How many lines of the material below contain the string "background"? Reply with the number alone.

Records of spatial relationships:
-- start --

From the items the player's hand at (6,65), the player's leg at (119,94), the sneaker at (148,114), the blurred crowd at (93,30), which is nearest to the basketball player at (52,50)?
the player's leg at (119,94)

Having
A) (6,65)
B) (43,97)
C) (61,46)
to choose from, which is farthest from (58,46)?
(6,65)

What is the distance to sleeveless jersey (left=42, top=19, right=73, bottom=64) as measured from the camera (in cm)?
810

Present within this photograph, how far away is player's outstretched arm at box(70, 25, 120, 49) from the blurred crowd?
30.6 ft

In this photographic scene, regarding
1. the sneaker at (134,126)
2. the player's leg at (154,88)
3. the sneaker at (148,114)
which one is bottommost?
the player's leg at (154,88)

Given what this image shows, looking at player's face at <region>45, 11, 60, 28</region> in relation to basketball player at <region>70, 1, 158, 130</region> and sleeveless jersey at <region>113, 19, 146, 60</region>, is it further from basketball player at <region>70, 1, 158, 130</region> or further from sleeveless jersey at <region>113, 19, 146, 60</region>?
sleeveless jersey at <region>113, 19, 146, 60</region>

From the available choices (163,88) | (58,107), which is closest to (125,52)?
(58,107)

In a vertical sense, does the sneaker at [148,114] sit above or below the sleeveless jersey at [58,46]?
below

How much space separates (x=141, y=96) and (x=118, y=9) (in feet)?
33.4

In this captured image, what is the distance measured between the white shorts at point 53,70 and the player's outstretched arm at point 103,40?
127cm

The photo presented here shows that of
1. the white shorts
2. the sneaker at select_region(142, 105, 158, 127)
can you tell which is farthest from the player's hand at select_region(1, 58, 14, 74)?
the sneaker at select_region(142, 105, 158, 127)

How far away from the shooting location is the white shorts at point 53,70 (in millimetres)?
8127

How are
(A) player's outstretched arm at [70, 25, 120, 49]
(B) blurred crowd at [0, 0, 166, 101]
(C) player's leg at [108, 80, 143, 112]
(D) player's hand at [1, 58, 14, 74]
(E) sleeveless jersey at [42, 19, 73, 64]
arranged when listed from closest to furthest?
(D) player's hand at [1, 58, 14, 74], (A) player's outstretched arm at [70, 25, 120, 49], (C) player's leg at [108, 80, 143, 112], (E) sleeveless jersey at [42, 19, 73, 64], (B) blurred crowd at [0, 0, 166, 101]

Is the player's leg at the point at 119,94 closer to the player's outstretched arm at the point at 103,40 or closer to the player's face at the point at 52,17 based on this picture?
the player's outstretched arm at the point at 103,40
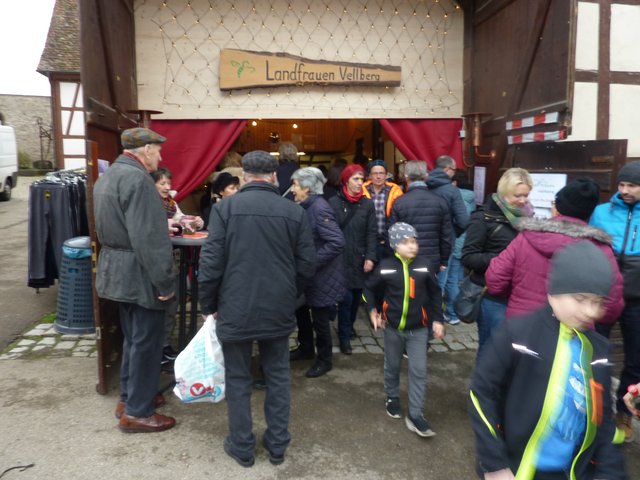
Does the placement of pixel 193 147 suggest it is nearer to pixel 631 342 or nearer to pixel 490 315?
pixel 490 315

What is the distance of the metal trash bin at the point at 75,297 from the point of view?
16.2ft

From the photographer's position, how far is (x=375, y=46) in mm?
5816

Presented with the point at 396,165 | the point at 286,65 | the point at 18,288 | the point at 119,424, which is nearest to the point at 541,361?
the point at 119,424

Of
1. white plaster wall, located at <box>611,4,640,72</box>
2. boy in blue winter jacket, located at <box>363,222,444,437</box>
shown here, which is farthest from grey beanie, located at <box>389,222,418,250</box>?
white plaster wall, located at <box>611,4,640,72</box>

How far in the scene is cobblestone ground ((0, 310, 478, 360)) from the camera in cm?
468

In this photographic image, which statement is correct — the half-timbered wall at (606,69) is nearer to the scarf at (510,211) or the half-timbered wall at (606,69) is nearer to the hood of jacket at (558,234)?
the scarf at (510,211)

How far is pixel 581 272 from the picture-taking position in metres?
1.56

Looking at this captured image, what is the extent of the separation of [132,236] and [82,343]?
7.79 feet

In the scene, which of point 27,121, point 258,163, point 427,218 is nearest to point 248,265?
point 258,163

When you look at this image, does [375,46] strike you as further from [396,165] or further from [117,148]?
[117,148]

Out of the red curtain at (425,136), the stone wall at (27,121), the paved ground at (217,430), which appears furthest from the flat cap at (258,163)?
the stone wall at (27,121)

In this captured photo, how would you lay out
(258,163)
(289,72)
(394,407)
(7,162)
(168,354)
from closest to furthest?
1. (258,163)
2. (394,407)
3. (168,354)
4. (289,72)
5. (7,162)

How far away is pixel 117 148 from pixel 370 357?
2.87m

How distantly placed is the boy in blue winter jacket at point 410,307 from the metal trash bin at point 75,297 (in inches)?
118
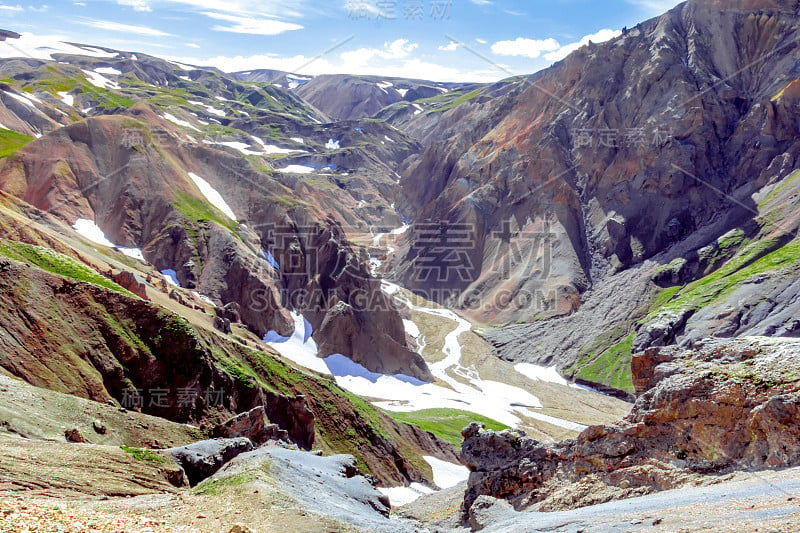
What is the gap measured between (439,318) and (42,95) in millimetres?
154390

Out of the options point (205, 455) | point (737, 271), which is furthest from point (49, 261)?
point (737, 271)

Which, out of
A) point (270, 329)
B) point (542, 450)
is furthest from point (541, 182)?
point (542, 450)

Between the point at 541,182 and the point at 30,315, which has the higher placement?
the point at 541,182

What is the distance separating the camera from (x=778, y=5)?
13238cm

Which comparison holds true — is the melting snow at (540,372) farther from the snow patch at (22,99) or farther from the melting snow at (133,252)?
the snow patch at (22,99)

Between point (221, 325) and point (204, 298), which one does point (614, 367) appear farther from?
point (204, 298)

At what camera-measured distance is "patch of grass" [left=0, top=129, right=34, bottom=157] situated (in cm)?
10393

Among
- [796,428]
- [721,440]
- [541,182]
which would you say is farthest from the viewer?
[541,182]

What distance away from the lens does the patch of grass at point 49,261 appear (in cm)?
4197

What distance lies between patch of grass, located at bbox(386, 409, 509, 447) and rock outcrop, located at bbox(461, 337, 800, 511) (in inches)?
1509

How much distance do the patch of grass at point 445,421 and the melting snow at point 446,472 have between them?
265 inches

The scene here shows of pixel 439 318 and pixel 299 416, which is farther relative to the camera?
pixel 439 318

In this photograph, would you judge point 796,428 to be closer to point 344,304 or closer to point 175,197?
point 344,304

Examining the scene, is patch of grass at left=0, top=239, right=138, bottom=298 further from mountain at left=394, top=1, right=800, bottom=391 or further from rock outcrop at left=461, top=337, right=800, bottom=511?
mountain at left=394, top=1, right=800, bottom=391
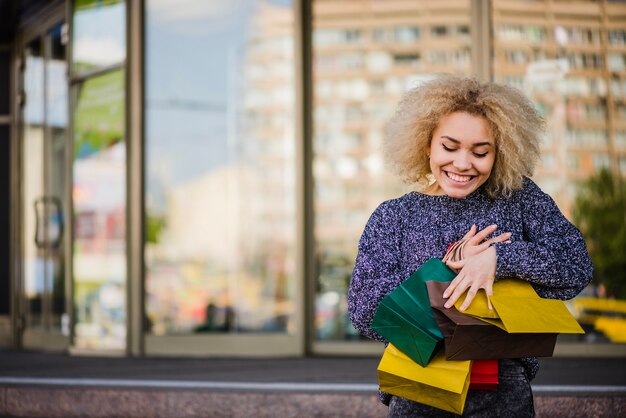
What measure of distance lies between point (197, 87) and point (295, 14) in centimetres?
98

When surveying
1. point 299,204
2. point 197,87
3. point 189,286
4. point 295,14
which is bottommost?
point 189,286

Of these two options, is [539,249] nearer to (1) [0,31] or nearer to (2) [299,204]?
(2) [299,204]

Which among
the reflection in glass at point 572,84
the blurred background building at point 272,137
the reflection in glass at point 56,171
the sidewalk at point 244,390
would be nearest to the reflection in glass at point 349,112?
the blurred background building at point 272,137

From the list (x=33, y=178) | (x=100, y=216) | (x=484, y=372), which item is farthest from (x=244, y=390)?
(x=33, y=178)

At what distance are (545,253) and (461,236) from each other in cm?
23

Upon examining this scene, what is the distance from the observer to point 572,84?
22.1 feet

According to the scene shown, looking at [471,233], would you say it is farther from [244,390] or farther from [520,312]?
[244,390]

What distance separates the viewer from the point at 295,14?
278 inches

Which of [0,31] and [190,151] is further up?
[0,31]

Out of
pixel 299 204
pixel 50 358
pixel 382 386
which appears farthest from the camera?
pixel 50 358

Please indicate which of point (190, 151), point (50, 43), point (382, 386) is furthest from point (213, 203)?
point (382, 386)

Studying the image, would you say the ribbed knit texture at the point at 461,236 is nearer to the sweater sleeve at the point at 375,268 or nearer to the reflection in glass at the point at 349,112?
the sweater sleeve at the point at 375,268

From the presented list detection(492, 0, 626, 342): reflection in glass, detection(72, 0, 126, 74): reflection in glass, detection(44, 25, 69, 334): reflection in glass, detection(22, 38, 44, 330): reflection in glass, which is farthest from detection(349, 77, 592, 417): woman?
detection(22, 38, 44, 330): reflection in glass

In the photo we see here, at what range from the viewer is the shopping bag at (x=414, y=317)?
216cm
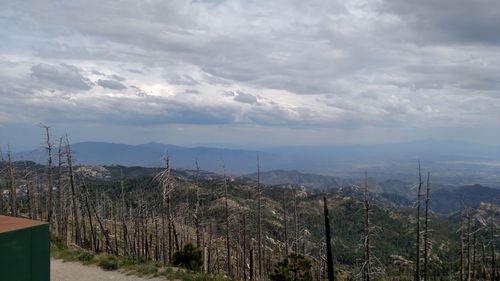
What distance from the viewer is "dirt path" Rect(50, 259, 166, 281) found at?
23.5m

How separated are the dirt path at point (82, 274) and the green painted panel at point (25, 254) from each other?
7445 millimetres

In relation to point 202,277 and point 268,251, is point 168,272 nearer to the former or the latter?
point 202,277

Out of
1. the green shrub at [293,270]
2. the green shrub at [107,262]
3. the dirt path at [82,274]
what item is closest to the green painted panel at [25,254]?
the dirt path at [82,274]

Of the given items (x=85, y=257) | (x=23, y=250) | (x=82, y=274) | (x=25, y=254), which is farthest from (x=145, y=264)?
(x=23, y=250)

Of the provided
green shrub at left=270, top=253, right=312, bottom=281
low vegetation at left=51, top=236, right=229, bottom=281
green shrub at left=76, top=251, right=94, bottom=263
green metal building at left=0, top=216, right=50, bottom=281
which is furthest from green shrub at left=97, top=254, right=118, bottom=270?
green shrub at left=270, top=253, right=312, bottom=281

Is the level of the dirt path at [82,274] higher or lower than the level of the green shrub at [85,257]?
lower

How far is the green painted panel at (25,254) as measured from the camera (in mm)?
14766

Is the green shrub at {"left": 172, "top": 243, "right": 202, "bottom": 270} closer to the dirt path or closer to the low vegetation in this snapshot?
the low vegetation

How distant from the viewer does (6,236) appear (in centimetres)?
1480

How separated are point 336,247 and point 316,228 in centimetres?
1267

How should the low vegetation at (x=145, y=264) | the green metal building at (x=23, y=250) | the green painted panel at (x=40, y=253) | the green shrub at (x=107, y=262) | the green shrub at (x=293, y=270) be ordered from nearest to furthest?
1. the green metal building at (x=23, y=250)
2. the green painted panel at (x=40, y=253)
3. the low vegetation at (x=145, y=264)
4. the green shrub at (x=293, y=270)
5. the green shrub at (x=107, y=262)

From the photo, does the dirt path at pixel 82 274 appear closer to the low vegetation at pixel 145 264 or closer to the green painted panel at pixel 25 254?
the low vegetation at pixel 145 264

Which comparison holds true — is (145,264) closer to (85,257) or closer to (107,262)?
(107,262)

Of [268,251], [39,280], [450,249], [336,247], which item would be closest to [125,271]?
[39,280]
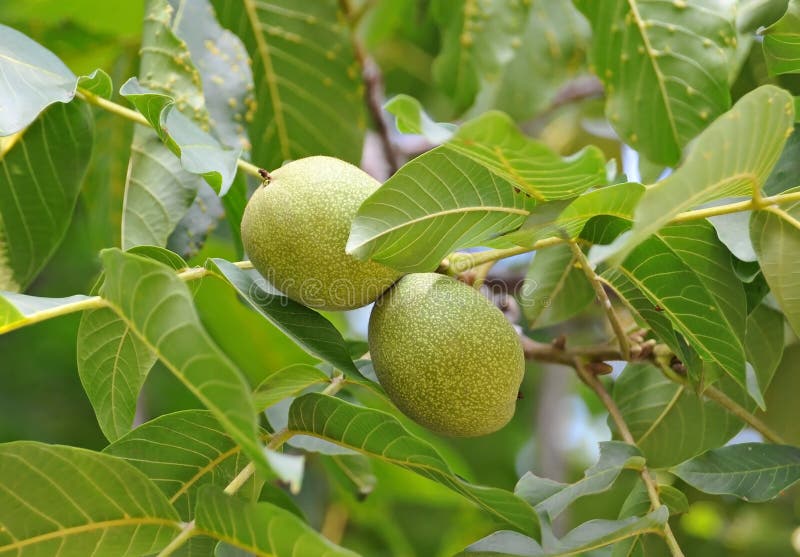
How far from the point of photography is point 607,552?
969mm

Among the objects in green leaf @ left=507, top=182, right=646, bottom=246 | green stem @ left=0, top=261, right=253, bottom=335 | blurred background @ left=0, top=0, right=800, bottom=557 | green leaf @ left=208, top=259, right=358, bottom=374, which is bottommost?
blurred background @ left=0, top=0, right=800, bottom=557

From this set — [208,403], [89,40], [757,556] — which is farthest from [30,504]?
[757,556]

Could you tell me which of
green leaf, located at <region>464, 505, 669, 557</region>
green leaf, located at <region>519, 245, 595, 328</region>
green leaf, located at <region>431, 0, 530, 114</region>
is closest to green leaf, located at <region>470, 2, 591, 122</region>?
green leaf, located at <region>431, 0, 530, 114</region>

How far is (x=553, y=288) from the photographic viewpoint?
47.6 inches

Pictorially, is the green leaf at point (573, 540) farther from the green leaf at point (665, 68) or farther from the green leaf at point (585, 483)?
the green leaf at point (665, 68)

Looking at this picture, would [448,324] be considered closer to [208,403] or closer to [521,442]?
[208,403]

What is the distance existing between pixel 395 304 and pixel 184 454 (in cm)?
25

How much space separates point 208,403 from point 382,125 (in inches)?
44.3

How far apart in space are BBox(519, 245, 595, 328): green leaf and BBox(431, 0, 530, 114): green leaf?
1.39ft

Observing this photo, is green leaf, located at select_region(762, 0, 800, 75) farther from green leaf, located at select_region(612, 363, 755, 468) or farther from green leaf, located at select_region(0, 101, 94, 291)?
green leaf, located at select_region(0, 101, 94, 291)

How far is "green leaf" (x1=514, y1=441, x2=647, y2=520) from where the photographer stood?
875 mm

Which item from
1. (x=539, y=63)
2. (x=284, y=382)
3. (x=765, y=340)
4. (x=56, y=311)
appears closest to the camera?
(x=56, y=311)

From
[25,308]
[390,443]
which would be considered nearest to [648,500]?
[390,443]

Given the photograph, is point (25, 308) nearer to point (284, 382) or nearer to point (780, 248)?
point (284, 382)
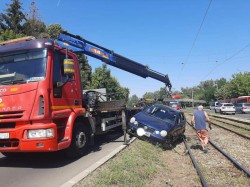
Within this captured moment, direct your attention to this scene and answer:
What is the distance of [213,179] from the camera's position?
7.97 metres

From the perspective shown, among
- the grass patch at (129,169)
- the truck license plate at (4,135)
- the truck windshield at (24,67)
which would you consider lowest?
the grass patch at (129,169)

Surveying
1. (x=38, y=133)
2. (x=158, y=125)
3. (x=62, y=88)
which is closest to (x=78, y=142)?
(x=62, y=88)

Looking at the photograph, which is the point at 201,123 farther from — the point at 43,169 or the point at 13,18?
the point at 13,18

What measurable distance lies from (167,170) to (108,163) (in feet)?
5.47

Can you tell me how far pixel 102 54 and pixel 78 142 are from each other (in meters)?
5.91

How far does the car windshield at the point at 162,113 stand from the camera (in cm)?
1370

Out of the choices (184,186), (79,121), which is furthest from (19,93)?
(184,186)

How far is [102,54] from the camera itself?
14.2 metres

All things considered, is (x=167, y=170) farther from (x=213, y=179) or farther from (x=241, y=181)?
(x=241, y=181)

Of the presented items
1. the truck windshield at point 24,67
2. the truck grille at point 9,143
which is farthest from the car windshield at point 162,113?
the truck grille at point 9,143

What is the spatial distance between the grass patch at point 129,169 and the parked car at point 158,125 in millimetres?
1242

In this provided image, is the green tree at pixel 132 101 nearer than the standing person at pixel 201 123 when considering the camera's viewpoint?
No

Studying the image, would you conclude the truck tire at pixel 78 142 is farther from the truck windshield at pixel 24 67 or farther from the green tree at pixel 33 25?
the green tree at pixel 33 25

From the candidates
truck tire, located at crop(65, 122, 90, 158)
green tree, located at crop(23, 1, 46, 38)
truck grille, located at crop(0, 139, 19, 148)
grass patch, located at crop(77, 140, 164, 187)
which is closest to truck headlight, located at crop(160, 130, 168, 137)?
grass patch, located at crop(77, 140, 164, 187)
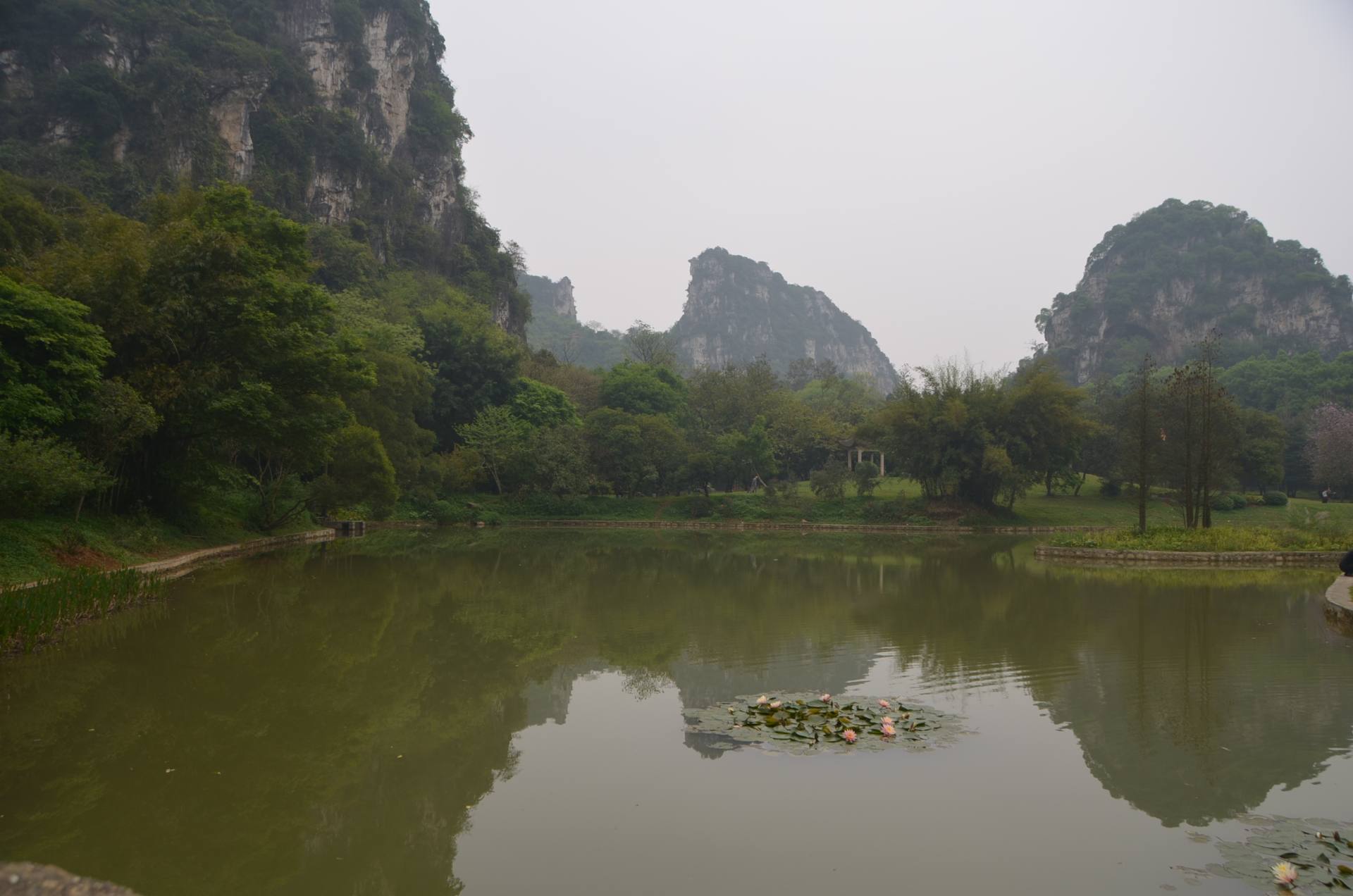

-- end --

◆ EXERCISE RESPONSE
4